Christian Pradelli è giornalista professionista e direttore di SpazioMilan.it dalla sua fondazione, l’8 marzo 2011. Dirige parallelamente il free-press pomeridiano MI-Tomorrow. Collabora con La Gazzetta dello Sport e Leggo. Conduce il varietà sportivo “Falla Girare” su Radio Reporter ed è opinionista per Milan Channel. È la voce ufficiale del Milan per TopCalcio24, canale del gruppo Mediapason (canale 114 del DTT).
Non può esser pura coincidenza. Due gol in due partite nei modi in cui meno te lo aspetti. E poi ride. Sì, Keisuke Honda sa anche divertirsi quando gioca. Più sciolto, più convinto, ancora più consapevole. Lui, che di consapevolezza ne aveva sempre avuta (e tanta) almeno fino all’approdo in Italia. Poi la responsabilità, la targhetta di colpo “commerciale”, la difficoltà con la lingua ne hanno quasi atrofizzato le capacità. Come se lui, re del Giappone, non sapesse più fare nemmeno le cose più semplici. Qualcosa dev’essere cambiato se, archiviato un Mondiale in cui ha condotto con maturità il Giappone finché ha potuto, questo numero dieci ha cambiato pelle in poco più di tre mesi. Pippo Inzaghi gli ha costruito un modulo addosso? Macché. Keisuke Honda è tornato semplicemente a fare quello che ha sempre fatto: giocare per stupire, con tecnica e… sacrificio.

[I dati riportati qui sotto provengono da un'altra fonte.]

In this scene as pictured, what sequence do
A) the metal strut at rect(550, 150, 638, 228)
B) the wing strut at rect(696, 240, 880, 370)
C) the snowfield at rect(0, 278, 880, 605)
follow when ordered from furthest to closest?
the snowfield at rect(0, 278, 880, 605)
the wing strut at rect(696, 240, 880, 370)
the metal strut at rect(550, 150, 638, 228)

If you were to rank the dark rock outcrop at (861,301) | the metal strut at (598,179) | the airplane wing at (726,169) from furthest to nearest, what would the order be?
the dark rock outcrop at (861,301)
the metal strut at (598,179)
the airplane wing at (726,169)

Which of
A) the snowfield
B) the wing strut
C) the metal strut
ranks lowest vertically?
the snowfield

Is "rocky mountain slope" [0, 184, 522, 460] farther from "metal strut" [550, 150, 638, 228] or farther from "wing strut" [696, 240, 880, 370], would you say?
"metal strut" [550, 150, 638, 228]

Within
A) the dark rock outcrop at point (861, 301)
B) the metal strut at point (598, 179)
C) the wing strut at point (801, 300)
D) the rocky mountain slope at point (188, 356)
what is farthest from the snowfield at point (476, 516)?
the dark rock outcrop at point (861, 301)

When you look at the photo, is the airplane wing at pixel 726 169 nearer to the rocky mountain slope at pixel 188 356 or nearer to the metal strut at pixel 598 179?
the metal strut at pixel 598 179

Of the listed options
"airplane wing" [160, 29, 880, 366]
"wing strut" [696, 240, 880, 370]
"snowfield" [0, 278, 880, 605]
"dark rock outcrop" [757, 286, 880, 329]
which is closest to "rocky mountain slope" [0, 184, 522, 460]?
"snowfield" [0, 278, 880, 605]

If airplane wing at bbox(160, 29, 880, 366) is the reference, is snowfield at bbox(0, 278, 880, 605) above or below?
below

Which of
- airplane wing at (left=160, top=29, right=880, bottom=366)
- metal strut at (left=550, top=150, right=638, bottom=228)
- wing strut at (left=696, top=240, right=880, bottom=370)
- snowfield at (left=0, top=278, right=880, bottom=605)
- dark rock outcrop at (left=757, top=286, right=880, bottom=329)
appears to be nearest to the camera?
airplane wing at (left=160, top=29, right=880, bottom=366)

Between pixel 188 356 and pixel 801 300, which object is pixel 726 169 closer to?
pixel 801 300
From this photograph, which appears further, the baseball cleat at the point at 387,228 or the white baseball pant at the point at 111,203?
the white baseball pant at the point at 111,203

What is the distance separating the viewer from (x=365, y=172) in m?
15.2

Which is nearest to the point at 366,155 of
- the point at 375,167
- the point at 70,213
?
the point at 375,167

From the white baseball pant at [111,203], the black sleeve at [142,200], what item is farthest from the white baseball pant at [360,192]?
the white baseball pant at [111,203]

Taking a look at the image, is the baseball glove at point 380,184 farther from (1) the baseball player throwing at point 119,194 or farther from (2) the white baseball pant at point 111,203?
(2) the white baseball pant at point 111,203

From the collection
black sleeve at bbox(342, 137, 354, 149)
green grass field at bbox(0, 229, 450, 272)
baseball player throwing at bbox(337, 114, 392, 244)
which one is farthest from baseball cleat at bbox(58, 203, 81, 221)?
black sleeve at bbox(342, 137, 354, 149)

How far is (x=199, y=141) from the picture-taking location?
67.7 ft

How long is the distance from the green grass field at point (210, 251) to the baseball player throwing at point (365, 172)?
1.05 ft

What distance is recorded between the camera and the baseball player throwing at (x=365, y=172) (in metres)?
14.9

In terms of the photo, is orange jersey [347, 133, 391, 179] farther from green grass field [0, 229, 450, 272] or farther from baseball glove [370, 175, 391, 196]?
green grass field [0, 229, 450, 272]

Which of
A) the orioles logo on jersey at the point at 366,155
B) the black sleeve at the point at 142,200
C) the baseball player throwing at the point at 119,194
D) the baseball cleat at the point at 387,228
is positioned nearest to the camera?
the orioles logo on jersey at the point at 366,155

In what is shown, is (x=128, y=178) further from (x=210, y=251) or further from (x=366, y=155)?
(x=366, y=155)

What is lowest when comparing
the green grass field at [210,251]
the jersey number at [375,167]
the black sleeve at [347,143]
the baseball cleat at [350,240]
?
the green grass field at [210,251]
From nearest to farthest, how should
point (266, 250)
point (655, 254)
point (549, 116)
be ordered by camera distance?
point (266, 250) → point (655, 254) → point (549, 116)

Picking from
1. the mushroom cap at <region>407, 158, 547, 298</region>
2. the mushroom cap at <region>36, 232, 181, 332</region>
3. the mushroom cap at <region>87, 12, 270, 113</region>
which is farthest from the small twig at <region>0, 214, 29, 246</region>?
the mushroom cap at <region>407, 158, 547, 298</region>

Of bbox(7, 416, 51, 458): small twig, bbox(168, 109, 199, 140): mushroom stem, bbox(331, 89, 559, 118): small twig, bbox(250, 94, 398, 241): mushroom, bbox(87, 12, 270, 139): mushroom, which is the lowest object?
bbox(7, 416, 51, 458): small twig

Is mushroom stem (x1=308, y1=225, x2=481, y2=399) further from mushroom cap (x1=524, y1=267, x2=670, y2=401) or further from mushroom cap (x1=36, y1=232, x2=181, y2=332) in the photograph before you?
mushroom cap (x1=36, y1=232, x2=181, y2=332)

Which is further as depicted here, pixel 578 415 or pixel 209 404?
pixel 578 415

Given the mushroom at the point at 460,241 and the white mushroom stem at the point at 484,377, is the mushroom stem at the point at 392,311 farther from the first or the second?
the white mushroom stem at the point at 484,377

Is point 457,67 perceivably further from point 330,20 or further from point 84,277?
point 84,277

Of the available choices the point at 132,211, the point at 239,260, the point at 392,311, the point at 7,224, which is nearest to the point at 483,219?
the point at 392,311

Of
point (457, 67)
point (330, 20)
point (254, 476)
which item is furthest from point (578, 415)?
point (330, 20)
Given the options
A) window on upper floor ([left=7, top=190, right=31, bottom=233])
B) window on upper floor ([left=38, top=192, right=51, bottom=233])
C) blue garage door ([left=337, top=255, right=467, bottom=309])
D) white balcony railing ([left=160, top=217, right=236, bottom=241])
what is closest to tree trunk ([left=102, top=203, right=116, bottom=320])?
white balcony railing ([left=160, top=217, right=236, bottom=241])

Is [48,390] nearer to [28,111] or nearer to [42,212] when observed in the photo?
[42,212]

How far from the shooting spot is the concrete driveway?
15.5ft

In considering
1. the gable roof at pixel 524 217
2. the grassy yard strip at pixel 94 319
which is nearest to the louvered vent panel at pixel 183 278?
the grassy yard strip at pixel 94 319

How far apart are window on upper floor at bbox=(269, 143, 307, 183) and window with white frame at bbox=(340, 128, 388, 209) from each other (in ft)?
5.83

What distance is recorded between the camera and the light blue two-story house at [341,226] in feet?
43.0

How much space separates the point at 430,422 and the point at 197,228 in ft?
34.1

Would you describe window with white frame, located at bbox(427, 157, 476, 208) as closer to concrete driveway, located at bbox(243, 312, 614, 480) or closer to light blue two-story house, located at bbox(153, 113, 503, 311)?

Quello che Daniele Bonera a volte dimentica, in un susseguirsi di imprevedibili blackout che spiegano perché la sua lunga militanza rossonera non equivalga a un Senato responsabile e considerato fondamentale. L’espulsione di ieri è da matita rossa sottolineata almeno tre volte, dal momento in cui, poco dopo, sorte vuole che Alex si faccia male obbligando il mister a cambiare entrambi i centrali in pochi minuti. Chi non ha avuto bisogno di sostituzioni, pimpante come pochi, è stato Giacomo Bonaventura: l’infortunio di Torres decide il suo destino e il Tardini diventa teatro del gol all’esordio. Nella ripresa, l’inferiorità numerica porta Inzaghi ad arretrarlo in mediana, esterno sinistro, salvo supportare al meglio un affamato Menez.
Che, a sua volta, ha fiato per tutti: per Jack, per Honda, per procurarsi rigori, per De Jong, per esultare sotto una curva che sta imparando a conoscerlo e a prendere confidenza. Jeremy è la vera arma in più di un attacco chiamato a fare almeno un gol in più di quanti se ne incassino dietro. Vera prova da novanta in una serata come quella del Tardini, divertente, sì, ma per cuori forti. Il francese lo sa. E decide di risolverla con un tacco a coronamento di un’azione che rimarrà impressa per parecchio tempo. Si parlava di entusiasmo nei giorni del raduno: al netto dei problemi (che non mancano e che non vanno presi sottogamba) questa non può che essere la strada giusta.